Sheinbaum has since shown signs that she will follow in her predecessor’s path, praising the military and announcing that the money saved by eliminating independent regulators would be used to give soldiers a pay raise. She has also emphasized the need to rebuild Mexico’s police forces and their investigative capacity.
Sheinbaum has dismissed concerns about the military’s growing power, arguing that the military is accountable to the president.
“Maybe people don’t understand it from the outside, but it is not militarization,” she told the Financial Times. “The Mexican army comes from the Mexican revolution, it comes from a social revolution, it does not come from the elites.”

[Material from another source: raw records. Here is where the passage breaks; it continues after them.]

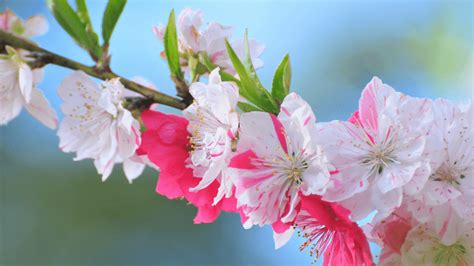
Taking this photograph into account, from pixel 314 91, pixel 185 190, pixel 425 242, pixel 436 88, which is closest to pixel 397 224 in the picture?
pixel 425 242

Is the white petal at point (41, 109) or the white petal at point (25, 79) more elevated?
the white petal at point (25, 79)

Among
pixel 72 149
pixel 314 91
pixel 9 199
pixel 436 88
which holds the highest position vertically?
pixel 72 149

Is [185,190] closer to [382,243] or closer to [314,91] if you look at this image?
[382,243]

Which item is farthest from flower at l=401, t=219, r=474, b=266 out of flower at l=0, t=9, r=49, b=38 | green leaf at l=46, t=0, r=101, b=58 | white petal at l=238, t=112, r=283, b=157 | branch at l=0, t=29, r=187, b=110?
flower at l=0, t=9, r=49, b=38

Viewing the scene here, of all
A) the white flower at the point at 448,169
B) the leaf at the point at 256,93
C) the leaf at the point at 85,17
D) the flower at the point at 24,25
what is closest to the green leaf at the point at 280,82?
the leaf at the point at 256,93

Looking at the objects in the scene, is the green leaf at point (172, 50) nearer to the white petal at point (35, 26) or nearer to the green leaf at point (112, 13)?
the green leaf at point (112, 13)

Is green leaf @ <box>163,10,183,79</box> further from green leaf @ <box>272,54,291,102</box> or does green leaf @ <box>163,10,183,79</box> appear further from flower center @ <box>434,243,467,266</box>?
flower center @ <box>434,243,467,266</box>
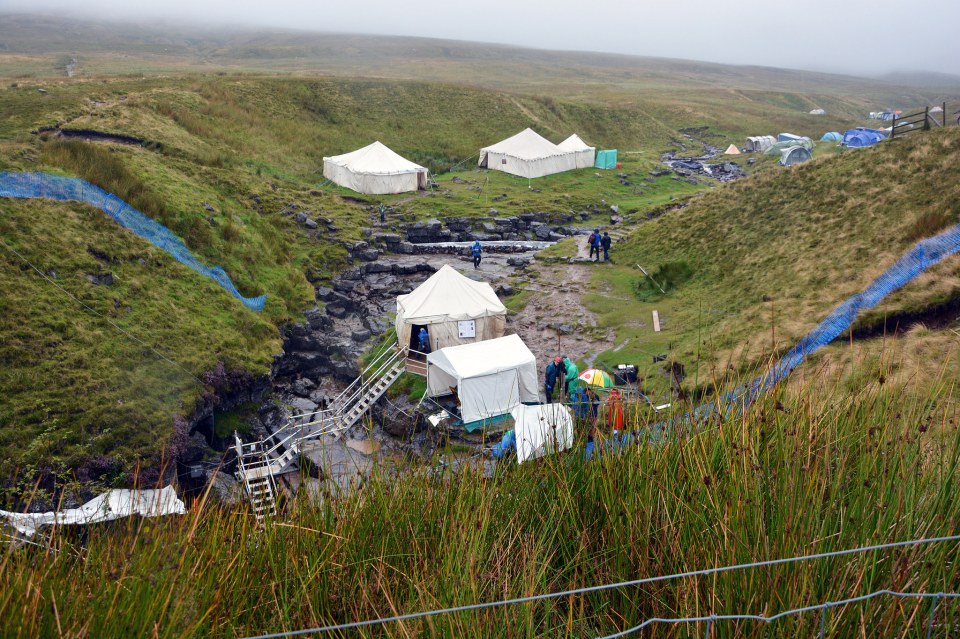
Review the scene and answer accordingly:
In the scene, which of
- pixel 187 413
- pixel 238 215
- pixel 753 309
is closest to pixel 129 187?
pixel 238 215

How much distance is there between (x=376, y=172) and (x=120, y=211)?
2025 cm

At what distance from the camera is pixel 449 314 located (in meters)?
21.3

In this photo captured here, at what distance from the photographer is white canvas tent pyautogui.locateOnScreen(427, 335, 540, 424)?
17.9m

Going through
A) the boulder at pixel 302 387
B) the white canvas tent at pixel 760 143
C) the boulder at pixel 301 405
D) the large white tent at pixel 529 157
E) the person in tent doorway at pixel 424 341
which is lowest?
the boulder at pixel 301 405

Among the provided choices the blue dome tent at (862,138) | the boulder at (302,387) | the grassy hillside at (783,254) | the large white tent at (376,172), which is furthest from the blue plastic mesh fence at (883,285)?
the blue dome tent at (862,138)

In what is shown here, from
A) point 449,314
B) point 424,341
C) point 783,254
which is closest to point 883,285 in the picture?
point 783,254

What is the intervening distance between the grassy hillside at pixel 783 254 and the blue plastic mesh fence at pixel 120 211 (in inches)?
595

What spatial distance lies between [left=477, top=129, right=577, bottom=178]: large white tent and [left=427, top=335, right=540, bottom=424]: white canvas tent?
106 feet

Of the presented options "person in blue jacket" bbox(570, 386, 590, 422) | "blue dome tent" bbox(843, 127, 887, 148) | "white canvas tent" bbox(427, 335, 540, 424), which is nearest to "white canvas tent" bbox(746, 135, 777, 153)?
"blue dome tent" bbox(843, 127, 887, 148)

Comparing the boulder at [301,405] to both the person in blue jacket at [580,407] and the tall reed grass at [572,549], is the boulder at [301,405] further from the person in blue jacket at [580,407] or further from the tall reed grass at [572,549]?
the tall reed grass at [572,549]

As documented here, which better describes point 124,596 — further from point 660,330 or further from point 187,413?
point 660,330

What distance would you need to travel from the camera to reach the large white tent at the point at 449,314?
21281 millimetres

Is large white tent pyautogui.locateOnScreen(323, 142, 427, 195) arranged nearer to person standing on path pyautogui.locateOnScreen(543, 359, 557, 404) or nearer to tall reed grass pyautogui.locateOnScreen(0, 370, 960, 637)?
person standing on path pyautogui.locateOnScreen(543, 359, 557, 404)

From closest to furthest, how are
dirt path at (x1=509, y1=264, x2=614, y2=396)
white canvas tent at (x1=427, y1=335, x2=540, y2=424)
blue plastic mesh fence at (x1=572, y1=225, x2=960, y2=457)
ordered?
blue plastic mesh fence at (x1=572, y1=225, x2=960, y2=457)
white canvas tent at (x1=427, y1=335, x2=540, y2=424)
dirt path at (x1=509, y1=264, x2=614, y2=396)
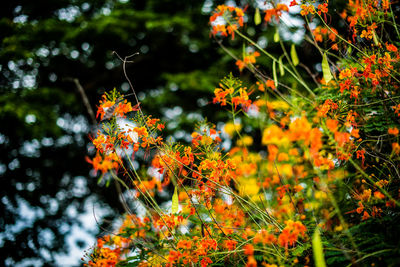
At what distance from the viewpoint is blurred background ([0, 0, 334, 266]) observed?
4379 millimetres

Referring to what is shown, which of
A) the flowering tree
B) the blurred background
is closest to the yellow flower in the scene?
the flowering tree

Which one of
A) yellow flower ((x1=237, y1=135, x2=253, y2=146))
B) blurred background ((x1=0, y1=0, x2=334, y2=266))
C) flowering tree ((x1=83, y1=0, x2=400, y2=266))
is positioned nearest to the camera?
flowering tree ((x1=83, y1=0, x2=400, y2=266))

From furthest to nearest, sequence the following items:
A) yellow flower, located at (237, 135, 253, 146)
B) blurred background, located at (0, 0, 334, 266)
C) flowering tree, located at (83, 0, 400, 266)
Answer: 1. blurred background, located at (0, 0, 334, 266)
2. yellow flower, located at (237, 135, 253, 146)
3. flowering tree, located at (83, 0, 400, 266)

While it is true that the Mexican army has a special origin and – unlike many other militaries in Latin America – has never staged a coup, it is an opaque institution with a long record of human rights abuses, according to Aguirre.
With its growing role in public security, “human rights violations will continue,” said Patricia Solís Minor, an expert on the Mexican armed forces.
Such violations — in addition to reports of corruption — are only becoming more difficult to investigate, “because the military has taken on civilian functions without taking over the checks and balances of the civilian world,” Aguirre added.
Meanwhile, the growing role of the armed forces implies an erosion of the capacity of civilian institutions – which only reinforces the government’s dependence on the military.
For now, the prospects for reversing the process and returning these tasks to civilian institutions are slim, not least because the shift has been reinforced by a series of legal and constitutional changes.
“Demilitarization is not on the horizon,” Aguirre said. “Right now, the most important thing is to maintain at least some civilian controls.”